Furthermore, profits have varied significantly over time and space. Farmers may experience large profits one year and lower profits the next, or one farmer may experience profits, but a neighbor does not. In the 2014–2015 growing season, when temperatures were unseasonably warm, profits in the Yaqui and Mayo Valleys were negative because many GreenSeeker farmers overapplied fertilizer in an unsuccessful attempt to counteract lower expected yields. This negative outcome is not a result of the technology but reveals limitations in the benefits that can be achieved in the absence of strategies to (1) increase confidence in the recommendations under alternative conditions and (2) improve risk management available to farmers such that their incomes are less variable year-to-year and they can focus more on the potential benefits for average returns over time. In addition, farmers are not currently able to capture any of the value of the environmental benefits associated with more efficient fertilizer use. Climate policy providing incentives for GHG mitigation, for instance, is likely to make use of N management technologies such as GreenSeeker considerably more attractive to farmers. With climate change and higher expected temperatures, GreenSeeker has the potential to help farmers increase profits to offset lower yields, but these benefits depend on whether farmers follow the application recommendation.

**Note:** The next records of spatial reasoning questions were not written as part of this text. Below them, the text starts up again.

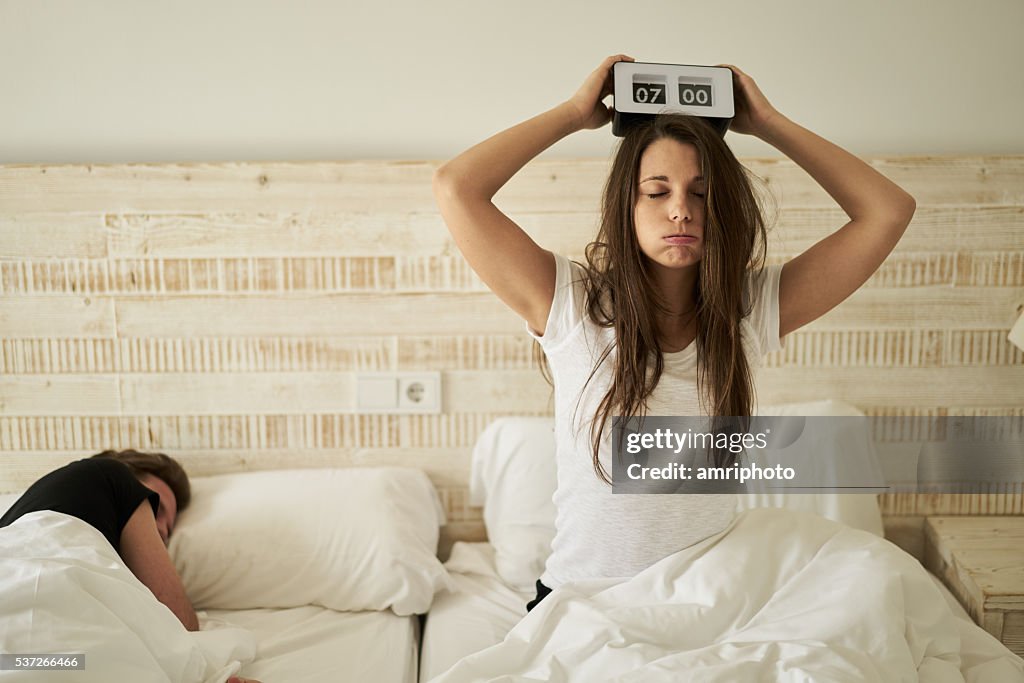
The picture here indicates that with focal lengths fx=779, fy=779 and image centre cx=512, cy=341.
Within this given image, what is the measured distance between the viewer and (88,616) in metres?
1.08

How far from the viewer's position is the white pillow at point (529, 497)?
5.37ft

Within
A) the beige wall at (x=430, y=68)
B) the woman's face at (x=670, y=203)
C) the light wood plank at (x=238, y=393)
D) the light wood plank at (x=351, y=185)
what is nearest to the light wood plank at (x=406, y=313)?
the light wood plank at (x=238, y=393)

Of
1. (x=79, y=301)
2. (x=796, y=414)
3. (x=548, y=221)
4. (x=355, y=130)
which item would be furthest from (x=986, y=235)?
(x=79, y=301)

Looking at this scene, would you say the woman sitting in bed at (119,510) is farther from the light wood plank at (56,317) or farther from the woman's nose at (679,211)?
the woman's nose at (679,211)

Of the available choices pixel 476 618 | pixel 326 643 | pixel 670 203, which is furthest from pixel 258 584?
pixel 670 203

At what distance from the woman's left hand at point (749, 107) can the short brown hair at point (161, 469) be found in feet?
4.22

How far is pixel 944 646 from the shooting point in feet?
3.79

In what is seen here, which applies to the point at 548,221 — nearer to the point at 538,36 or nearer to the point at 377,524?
the point at 538,36

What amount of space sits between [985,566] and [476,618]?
101 cm

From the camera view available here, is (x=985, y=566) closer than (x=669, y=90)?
No

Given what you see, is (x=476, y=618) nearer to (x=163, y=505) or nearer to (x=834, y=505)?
(x=163, y=505)

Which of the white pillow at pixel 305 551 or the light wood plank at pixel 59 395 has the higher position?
the light wood plank at pixel 59 395

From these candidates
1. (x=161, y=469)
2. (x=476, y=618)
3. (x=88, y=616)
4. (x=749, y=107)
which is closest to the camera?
(x=88, y=616)

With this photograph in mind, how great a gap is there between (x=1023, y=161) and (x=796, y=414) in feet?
2.48
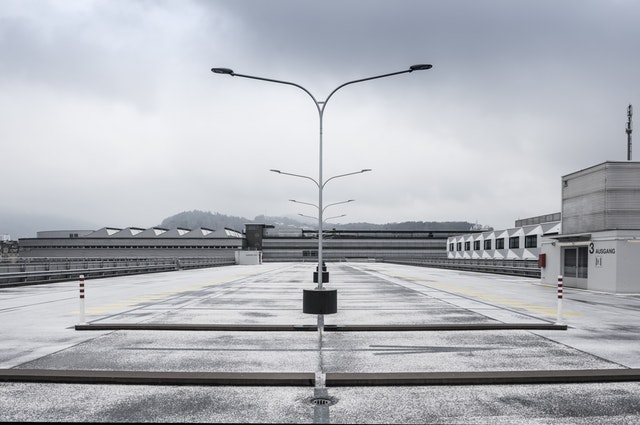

Several key physical factors were tested to determine how they influence the effectiveness of GreenSeeker. As evidenced by the 2014–2015 growing season, profits were found to be significantly less when farmers deviate from the GreenSeeker application recommendation. The econometric analysis further reaffirms this finding, which supports the hypothesis that profits could have been even higher if farmers had followed the recommendation for their fields.

These results suggest that technology adoption for the GreenSeeker Handheld will largely depend on producers’ willingness to follow the recommendation. To realize the economic and environmental benefits that this paper demonstrates, a strategy for adoption will have to account for farmers’ preferences, mentality, attitudes, risk aversion, and demographics. Their openness to question assumptions of how much N fertilizer their crops need will be a key factor in how widely the technology will be used and accepted. In addition, partnerships with key actors within each region’s agricultural knowledge systems are essential for successful diffusion and adoption (Basak, 2016).

Conclusions

This study provides empirical evidence from on-farm data on fertilizer application rates and yields and data for how a fertilizer use efficiency technology has both improved profits and provided environmental benefits to farmers in three different regions of Mexico. Results suggest that these dual benefits were realized for wheat in Sonora in 7 of 9 years, in Baja California in 4 of 4 years, and in Guanajuato in 1 of 2 years. Although the technology is not yet self-sustainable in the absence of public subsidies, efforts are underway to continue transferring the technology and to develop new remote sensing tools that use similar sensors and could lead to these dual benefits in the future.